LOG-09: Sensitive Data Redaction

AI logs frequently contain PII, financial data, or other sensitive information — because users put it in their prompts and models include it in their responses.

Redaction Strategy

  1. Real-time redaction at ingestion: Apply PII detection patterns (regex + NER) to model I/O before writing to the primary log store.
  2. Preserve forensic copy: For Tier 3+ systems, store an encrypted, access-controlled copy of the unredacted log for incident investigation.
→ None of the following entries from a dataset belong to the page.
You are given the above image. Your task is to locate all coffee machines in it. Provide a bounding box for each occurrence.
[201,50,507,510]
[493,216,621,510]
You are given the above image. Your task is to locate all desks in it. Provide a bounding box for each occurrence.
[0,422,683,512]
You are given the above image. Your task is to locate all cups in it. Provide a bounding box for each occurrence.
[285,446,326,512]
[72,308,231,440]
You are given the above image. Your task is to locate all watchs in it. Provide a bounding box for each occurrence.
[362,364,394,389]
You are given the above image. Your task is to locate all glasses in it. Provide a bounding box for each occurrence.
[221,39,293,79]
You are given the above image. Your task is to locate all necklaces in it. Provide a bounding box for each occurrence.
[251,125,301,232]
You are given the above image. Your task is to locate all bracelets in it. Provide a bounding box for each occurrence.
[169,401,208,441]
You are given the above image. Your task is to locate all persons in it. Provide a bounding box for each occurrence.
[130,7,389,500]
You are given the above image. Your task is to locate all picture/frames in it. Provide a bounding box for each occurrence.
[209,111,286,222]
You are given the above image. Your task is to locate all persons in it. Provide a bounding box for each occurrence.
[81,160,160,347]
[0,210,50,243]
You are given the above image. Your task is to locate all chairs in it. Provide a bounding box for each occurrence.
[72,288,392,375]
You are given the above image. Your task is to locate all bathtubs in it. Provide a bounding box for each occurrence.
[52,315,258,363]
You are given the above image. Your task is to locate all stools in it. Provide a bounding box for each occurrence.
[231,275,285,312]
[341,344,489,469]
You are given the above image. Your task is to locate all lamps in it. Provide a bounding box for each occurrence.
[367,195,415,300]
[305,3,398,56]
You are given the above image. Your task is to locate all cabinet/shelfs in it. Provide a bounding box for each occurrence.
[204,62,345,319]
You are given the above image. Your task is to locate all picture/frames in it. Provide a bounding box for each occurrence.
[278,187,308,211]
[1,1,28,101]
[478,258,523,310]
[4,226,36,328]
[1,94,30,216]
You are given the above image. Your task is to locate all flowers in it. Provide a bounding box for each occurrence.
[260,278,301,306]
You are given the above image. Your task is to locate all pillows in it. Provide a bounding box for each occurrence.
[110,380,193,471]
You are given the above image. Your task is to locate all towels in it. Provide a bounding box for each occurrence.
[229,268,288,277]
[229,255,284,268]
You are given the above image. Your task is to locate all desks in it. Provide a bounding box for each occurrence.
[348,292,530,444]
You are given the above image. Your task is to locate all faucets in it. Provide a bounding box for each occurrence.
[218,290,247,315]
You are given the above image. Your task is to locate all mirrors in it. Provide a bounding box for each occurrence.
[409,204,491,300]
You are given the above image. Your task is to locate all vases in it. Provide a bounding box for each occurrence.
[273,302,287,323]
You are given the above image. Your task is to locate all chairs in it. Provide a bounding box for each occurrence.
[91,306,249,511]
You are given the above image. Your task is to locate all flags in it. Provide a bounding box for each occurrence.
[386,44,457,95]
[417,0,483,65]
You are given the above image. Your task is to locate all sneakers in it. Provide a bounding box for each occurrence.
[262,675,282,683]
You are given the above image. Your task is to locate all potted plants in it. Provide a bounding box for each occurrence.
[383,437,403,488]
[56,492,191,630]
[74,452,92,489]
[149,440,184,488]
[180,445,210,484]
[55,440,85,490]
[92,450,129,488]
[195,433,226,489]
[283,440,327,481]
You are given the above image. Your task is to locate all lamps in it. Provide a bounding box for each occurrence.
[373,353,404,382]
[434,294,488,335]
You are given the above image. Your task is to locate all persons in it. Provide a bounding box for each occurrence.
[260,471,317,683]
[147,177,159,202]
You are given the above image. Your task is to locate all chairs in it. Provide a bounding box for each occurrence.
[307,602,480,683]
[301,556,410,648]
Dual-approval access only.
  3. Redaction patterns: Names, email addresses, phone numbers, national IDs, credit card numbers, medical record numbers, account numbers.
  4. Tokenisation option: Replace PII with consistent tokens ([PERSON_1], [EMAIL_1]) that preserve referential integrity across a session without exposing real values.
  5. Audit redaction effectiveness: Periodically sample logs and verify that redaction is working. PII leakage into logs is a data protection incident.

LOG-10: Enterprise Telemetry Correlation

AI system logs in isolation miss context. Correlating AI logs with enterprise security telemetry reveals attacks that span the AI system and the broader environment.

Correlation Points

AI System Event Enterprise Telemetry Combined Insight
Unusual prompt patterns from user X User X's device has compromised IoC Adversary using stolen session to probe AI system
Agent makes unexpected outbound API call Network logs show data exfiltration to unknown IP Agent used as exfiltration channel
Spike in token consumption Cost management alert Prompt injection inflating context (denial of wallet)
Judge flags multiple responses as policy violations No corresponding guardrail blocks Guardrail evasion technique — update rules
System prompt hash changes No corresponding change request in ITSM Unauthorized configuration change

Integration Architecture

AI system logs should flow to the enterprise SIEM/SOAR with:

  • Standardised event schema (compatible with OCSF, ECS, or equivalent).
  • Correlation IDs that link AI system events to infrastructure events.
  • Alert rules that trigger on cross-domain patterns (not just AI-domain patterns).

Three-Layer Mapping

Control Guardrails LLM-as-Judge Human Oversight
LOG-01 Model I/O Captures what guardrails processed Provides data for Judge evaluation Enables human review of interactions
LOG-02 Guardrail decisions Enables guardrail effectiveness analysis Judge compares its findings to guardrail decisions Humans tune guardrails based on log data
LOG-03 Judge evaluations Identifies guardrail gaps Enables Judge calibration and improvement Humans review Judge accuracy
LOG-04 Agent actions Guardrails on tool parameters logged Judge evaluates action chains Humans review agent decisions and approve high-risk actions
LOG-05 Drift detection Detects guardrail effectiveness decay Detects Judge calibration drift Alerts humans when the system moves outside expected behaviour
LOG-06 Injection detection Captures what guardrails missed Judge flags injection-like outputs Humans investigate confirmed injection attempts
LOG-07 Log integrity Guardrail logs can't be tampered with Judge logs are independently verifiable Humans trust the audit trail
LOG-08 Retention Historical guardrail data available for analysis Historical Judge data enables trend analysis Compliance and regulatory requirements met
LOG-09 Redaction PII doesn't persist in guardrail logs Judge doesn't receive unnecessary PII Reduces data protection risk for oversight teams
LOG-10 Correlation Guardrail evasion visible in broader context Judge findings enriched with infrastructure context Humans see the full picture

Platform-Neutral Implementation Checklist

  • All model interactions logged with full context (input, output, identities, metadata)
  • Guardrail decisions logged for every evaluation (including passes)
  • Judge evaluations logged with scores, reasoning, and criteria version
  • Agent decision chains reconstructable from logs
  • Behavioural baselines established and drift alerting configured
  • Raw inputs (pre-guardrail) preserved for injection forensics
  • Logs stored in append-only, tamper-evident storage
  • Retention policies defined and enforced per data type
  • PII redaction applied at log ingestion with periodic effectiveness audits
  • AI logs integrated with enterprise SIEM with correlation rules active

AI Runtime Behaviour Security, 2026 (Jonathan Gill).